Our democracy's need for accountability transcends left and right divisions. Over at American Conservative magazine, Jack Hunter penned "The Conservative Case for WikiLeaks," writing:
Decentralizing government power, limiting it, and challenging it was the Founders' intent and these have always been core conservative principles. Conservatives should prefer an explosion of whistleblower groups like WikiLeaks to a federal government powerful enough to take them down. Government officials who now attack WikiLeaks don't fear national endangerment, they fear personal embarrassment.
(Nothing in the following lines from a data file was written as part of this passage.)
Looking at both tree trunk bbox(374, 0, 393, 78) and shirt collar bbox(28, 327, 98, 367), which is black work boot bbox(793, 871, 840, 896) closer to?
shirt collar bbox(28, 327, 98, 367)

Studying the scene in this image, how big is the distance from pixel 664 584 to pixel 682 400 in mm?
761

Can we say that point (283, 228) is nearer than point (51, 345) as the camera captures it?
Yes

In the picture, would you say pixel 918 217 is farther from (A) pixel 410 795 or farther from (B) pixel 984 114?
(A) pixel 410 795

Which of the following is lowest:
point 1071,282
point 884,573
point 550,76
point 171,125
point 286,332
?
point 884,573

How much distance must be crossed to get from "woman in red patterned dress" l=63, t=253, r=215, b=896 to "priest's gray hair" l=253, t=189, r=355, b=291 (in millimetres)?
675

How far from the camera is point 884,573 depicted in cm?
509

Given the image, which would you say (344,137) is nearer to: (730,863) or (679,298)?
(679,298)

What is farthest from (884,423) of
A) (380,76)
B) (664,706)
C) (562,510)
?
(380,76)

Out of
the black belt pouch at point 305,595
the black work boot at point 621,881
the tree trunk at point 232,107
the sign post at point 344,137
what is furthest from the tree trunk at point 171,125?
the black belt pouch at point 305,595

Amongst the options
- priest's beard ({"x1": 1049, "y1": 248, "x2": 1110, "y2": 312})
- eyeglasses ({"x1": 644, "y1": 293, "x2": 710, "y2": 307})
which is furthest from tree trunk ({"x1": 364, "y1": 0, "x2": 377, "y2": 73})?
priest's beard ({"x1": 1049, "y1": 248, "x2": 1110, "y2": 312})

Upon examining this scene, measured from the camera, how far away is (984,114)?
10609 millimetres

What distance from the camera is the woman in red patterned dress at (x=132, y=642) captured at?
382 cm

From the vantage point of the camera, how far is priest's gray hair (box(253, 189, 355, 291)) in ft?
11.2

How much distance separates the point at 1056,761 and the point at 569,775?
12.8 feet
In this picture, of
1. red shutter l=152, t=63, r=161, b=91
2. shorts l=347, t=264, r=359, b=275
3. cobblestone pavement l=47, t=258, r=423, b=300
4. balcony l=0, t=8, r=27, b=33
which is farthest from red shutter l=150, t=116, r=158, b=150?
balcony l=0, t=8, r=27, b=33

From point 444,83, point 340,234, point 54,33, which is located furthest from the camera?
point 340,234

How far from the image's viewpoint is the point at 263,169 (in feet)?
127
And while scores of conservatives have long promised to undermine or challenge the current monstrosity in Washington, D.C., it is now an organization not recognizably conservative that best undermines the political establishment and challenges its very foundations.

It is not, as Simon Jenkins put it in the Guardian, the job of the media to protect the powerful from embarrassment. As I said at the symposium, its job is to play the role of the little boy in The Emperor's New Clothes -- brave enough to point out what nobody else is willing to say.
When the press trades truth for access, it is WikiLeaks that acts like the little boy. "Power," wrote Jenkins, "loathes truth revealed. When the public interest is undermined by the lies and paranoia of power, it is disclosure that takes sanity by the scruff of its neck and sets it back on its feet."
A final aspect of the story is Julian Assange himself. Is he a visionary? Is he an anarchist? Is he a jerk? This is fun speculation, but why does it have an impact on the value of the WikiLeaks revelations?
Of course, it's not terribly surprising that those who are made uncomfortable by the discrepancy between what the leaked cables show and what our government claims would rather make this all about the psychological makeup of Assange. But doing so is a virtual admission that they have nothing tangible with which to counter the reality exposed by WikiLeaks.
Maybe Assange "often acts without completely thinking through every repercussion of his actions," writesSlate's Jack Shafer. "But if you want to dismiss him just because he's a seething jerk, there are about 2,000 journalists I'd like you to meet."
Whether Assange is a world-class jerk or not, this is bigger than Assange -- and will continue whether or not he continues to be a central player in it. In fact, there is already an offshoot site soon to be launched, called Openleaks, which will be run by veterans of WikiLeaks.
And I doubt this will be the only offshoot. So as interesting as the Assange saga is, and I'm sure there will be books and movies recounting Assange's personal tale, this is not about one man. Nor is it about one site, though the precedent of allowing the government to shut it down is very important.
It is about our future. For our democracy to survive, citizens have to be able to know what our government is really doing. We can't change course if we don't have accurate information about where we really are. Whether this comes from a website or a newspaper or both doesn't matter.
But if our government is successful in its efforts to shut down this new avenue of accountability, it will have done our country far more damage than what it claims is being done by WikiLeaks.